Given problem |
Find every line in the records that contains the string "railing" with matching case, and copy each of those lines.

[Excerpts from a spatial dataset]

○ ○ ○ ○ ○ ○ ○

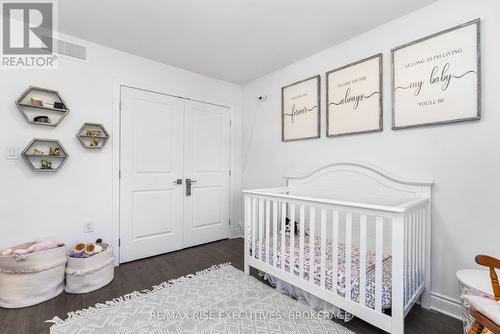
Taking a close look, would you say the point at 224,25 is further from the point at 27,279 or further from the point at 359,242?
the point at 27,279

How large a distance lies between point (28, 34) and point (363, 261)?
3386 millimetres

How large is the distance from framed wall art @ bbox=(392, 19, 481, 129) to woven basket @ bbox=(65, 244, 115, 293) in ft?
9.49

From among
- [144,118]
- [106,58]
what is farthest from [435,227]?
[106,58]

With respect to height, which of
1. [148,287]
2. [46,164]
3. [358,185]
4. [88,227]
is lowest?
[148,287]

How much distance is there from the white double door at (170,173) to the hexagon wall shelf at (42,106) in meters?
0.57

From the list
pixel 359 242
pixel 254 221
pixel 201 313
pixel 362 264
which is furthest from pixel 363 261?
pixel 201 313

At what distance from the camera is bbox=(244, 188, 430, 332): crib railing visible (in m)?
1.40

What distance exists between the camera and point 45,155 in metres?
2.18

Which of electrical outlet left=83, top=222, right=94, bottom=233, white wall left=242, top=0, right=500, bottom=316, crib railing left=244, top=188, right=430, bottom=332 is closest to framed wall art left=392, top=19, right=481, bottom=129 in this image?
white wall left=242, top=0, right=500, bottom=316

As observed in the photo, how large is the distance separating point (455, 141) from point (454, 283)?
3.48ft

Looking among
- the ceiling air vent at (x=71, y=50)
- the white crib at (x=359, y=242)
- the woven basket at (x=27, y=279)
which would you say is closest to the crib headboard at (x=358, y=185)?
the white crib at (x=359, y=242)

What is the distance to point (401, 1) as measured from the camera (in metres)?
1.87

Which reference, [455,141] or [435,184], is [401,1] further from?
[435,184]

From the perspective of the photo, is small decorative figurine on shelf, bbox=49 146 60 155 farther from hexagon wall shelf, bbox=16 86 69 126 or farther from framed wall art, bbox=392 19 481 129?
framed wall art, bbox=392 19 481 129
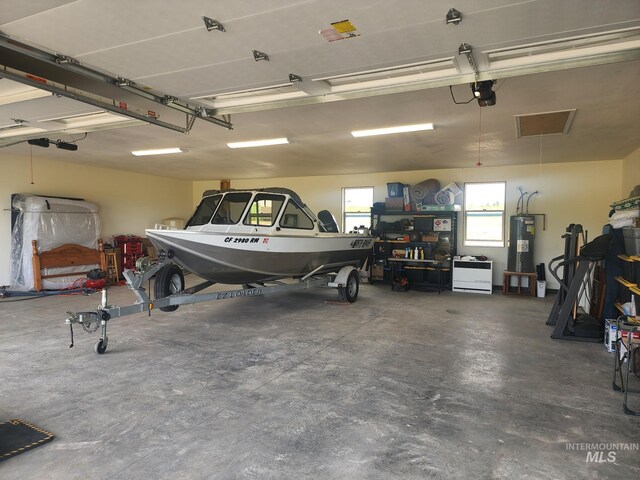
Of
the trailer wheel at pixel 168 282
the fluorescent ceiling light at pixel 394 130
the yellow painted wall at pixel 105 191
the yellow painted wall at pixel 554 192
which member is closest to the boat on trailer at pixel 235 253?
the trailer wheel at pixel 168 282

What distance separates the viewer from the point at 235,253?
16.9ft

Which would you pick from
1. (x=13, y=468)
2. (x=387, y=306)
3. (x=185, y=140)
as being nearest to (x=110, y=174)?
(x=185, y=140)

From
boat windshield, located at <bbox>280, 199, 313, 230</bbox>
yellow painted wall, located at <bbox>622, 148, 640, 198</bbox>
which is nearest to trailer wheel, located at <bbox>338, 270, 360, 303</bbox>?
boat windshield, located at <bbox>280, 199, 313, 230</bbox>

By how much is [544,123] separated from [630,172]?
11.2 ft

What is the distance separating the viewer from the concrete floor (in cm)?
232

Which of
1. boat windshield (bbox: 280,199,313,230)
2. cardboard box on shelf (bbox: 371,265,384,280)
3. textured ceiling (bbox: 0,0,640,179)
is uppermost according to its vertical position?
textured ceiling (bbox: 0,0,640,179)

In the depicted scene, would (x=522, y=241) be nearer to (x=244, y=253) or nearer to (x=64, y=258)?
(x=244, y=253)

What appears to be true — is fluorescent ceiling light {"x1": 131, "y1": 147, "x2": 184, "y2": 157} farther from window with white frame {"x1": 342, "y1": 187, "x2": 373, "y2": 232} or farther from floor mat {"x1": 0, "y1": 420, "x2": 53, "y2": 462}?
floor mat {"x1": 0, "y1": 420, "x2": 53, "y2": 462}

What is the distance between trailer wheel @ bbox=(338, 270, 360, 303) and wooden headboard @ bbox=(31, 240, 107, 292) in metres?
6.16

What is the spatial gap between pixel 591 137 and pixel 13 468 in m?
7.96

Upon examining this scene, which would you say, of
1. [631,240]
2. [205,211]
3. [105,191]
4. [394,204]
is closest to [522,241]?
[394,204]

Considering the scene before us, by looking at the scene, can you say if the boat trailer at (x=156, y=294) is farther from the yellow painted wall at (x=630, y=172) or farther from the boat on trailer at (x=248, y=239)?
the yellow painted wall at (x=630, y=172)

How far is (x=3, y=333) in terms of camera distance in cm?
511
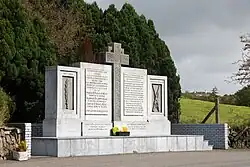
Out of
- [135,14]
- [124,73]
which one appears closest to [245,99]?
[135,14]

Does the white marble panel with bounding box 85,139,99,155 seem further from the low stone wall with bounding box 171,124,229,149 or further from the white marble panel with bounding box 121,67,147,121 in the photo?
the low stone wall with bounding box 171,124,229,149

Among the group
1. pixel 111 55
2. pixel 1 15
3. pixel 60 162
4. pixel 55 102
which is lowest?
pixel 60 162

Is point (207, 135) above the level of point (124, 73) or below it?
below

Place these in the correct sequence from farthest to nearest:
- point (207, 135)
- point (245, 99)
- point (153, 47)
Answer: point (245, 99) < point (153, 47) < point (207, 135)

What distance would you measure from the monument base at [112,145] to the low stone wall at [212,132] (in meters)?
1.47

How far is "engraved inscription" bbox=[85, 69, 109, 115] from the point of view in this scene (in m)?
27.1

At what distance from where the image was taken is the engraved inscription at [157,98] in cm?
3029

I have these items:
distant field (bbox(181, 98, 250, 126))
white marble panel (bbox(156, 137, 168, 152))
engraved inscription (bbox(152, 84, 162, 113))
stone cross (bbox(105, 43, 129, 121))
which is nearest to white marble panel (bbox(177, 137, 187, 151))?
white marble panel (bbox(156, 137, 168, 152))

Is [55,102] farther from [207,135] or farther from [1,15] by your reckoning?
[207,135]

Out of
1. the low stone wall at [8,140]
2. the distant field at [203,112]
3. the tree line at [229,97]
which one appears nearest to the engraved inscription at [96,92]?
the low stone wall at [8,140]

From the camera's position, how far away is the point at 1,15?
96.8 ft

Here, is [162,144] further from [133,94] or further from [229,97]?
[229,97]

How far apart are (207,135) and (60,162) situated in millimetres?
12017

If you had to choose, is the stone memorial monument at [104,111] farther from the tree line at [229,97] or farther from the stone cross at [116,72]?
the tree line at [229,97]
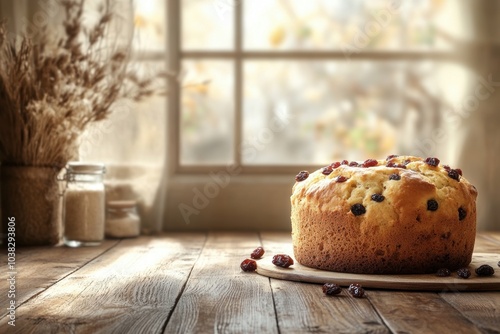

○ ○ ○ ○ ○ ○ ○

Task answer |
At what distance from the camera is bbox=(244, 188, 430, 332): crib railing visible (in m)?
Which of electrical outlet left=83, top=222, right=94, bottom=233, white wall left=242, top=0, right=500, bottom=316, crib railing left=244, top=188, right=430, bottom=332 is closest to framed wall art left=392, top=19, right=481, bottom=129 in this image?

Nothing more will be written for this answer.